Ну еще бы. Кодовое слово – Зиглинда.
– Видите ли, тот взрыв на верфи стал делом моей чести. Мое положение позволяло мне большую свободу действий, чем любому официальному расследованию. С одной стороны, я дочь высокопоставленного чиновника, с другой – сотрудник… ну, вы понимаете. Элементарно больше возможностей, ресурсов и источников информации.

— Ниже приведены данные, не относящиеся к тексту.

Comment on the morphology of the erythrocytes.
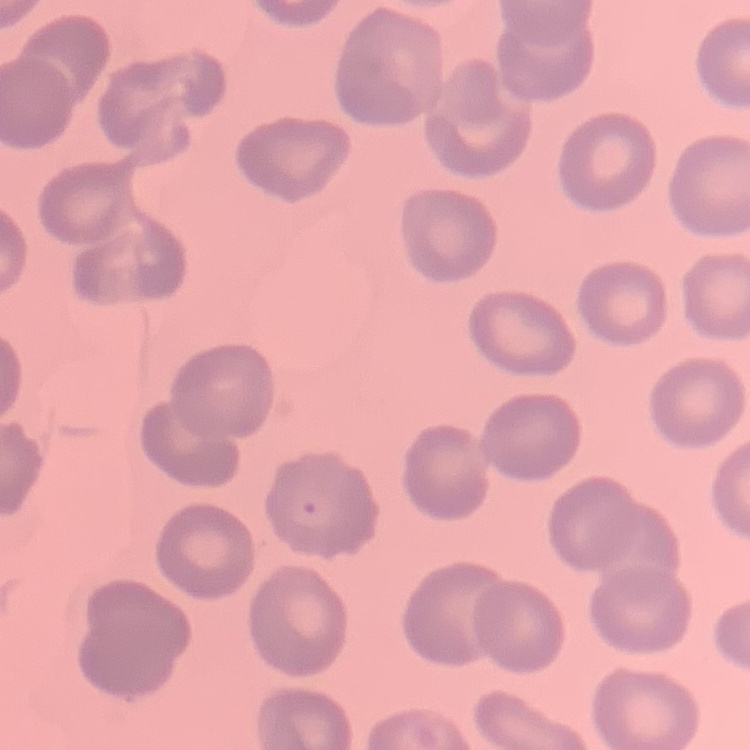
They show no rouleaux formation.

One tile cut from a larger photomicrograph. Thin blood smear. Field's or Giemsa stain.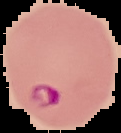 Image is 121×133 pixels. From a thin blood smear. Result: malaria parasites identified. The area outside the segmented cell region is set to black.Assess this cell for malaria.
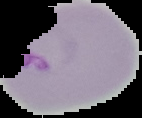
It is parasitized.

Segmented cell region on a black background. Image is 142×118 pixels. From a thin blood film.Assess this cell for malaria.
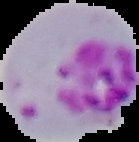

It is parasitized.

Summary:
  - Preparation: thin blood film
  - Image type: segmented cell region with the area outside set to black
  - Image size: 139×142 pixels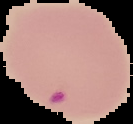
Summary:
  - Image size: 133×124 pixels
  - Malaria status: parasitized
  - Image type: segmented cell region on a black background
  - Preparation: thin blood smearPoint out each leukocyte.
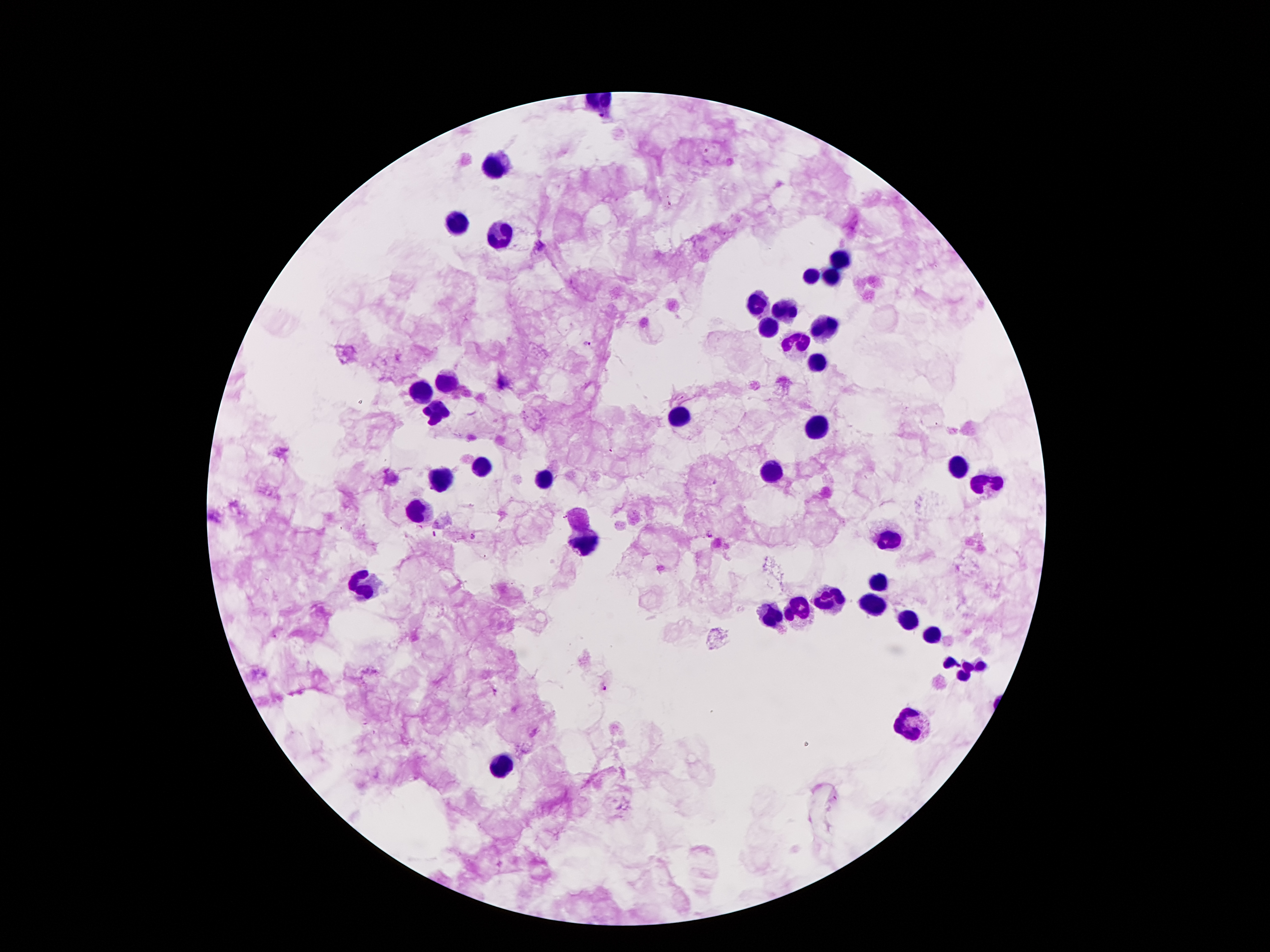
Approximate object centers, in pixels from the top-left corner.
Leukocytes: (x=495, y=166), (x=454, y=222), (x=498, y=235), (x=839, y=260), (x=811, y=275), (x=830, y=276), (x=760, y=303), (x=782, y=310), (x=768, y=327), (x=820, y=329), (x=798, y=343), (x=817, y=363), (x=449, y=381), (x=421, y=392), (x=437, y=414), (x=679, y=416), (x=817, y=425), (x=953, y=465), (x=481, y=467), (x=773, y=470), (x=541, y=477), (x=441, y=480), (x=988, y=485), (x=418, y=511), (x=580, y=518), (x=890, y=540), (x=584, y=543), (x=879, y=581), (x=362, y=586), (x=834, y=601), (x=873, y=601), (x=798, y=609), (x=771, y=616), (x=907, y=620), (x=931, y=637), (x=966, y=666), (x=912, y=726), (x=498, y=769).

Malaria parasite locations: (x=604, y=116), (x=707, y=151), (x=587, y=344), (x=612, y=450), (x=716, y=483), (x=565, y=516), (x=434, y=534), (x=709, y=534), (x=473, y=537), (x=605, y=688), (x=494, y=692). 100x magnification. Thick peripheral-blood smear. Image is 1270×952 pixels. One field from this slide. Giemsa-stained preparation. Patient malaria status: infected with Plasmodium falciparum. Photographed through the microscope eyepiece with a smartphone camera.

Брюс неслышно вздохнул. Одной из ее возможностей был он сам. И ни малейшего раскаяния: сильным свойственно использовать… эээ… ресурс. Потому они и сильные. Их совесть это допускает. Просто сейчас… сейчас что-то изменилось: он стал спокойнее это воспринимать. К тому же у него возникло подозрение, что и отцу и отчиму не внове, когда их используют. Мужчины семьи всегда кому-нибудь служили, а он первый, кто вырос совершенно свободным. А хорошо это или плохо? Да кто ж его знает.
– Источником катастрофы стал недопустимый маневр некоего космического корабля, вышедшего из гиперпространства в гравитационном поле планеты. Согласно поднятой документации, корабль был оснащен прыжковыми двигателями Брауна-Шварца на основе кристаллов, поставляемых «Седьмой гранью».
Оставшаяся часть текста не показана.